*** Excerpted records

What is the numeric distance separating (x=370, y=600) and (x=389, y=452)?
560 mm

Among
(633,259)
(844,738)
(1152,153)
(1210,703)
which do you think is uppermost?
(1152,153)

******

- [Exercise instructions]:
Please rewrite these rows with "uppermost" changed to "highest" and nothing else altered.

- [Answer to the exercise]:
What is the numeric distance separating (x=370, y=600) and (x=389, y=452)?
560 mm

Among
(633,259)
(844,738)
(1152,153)
(1210,703)
which do you think is highest?
(1152,153)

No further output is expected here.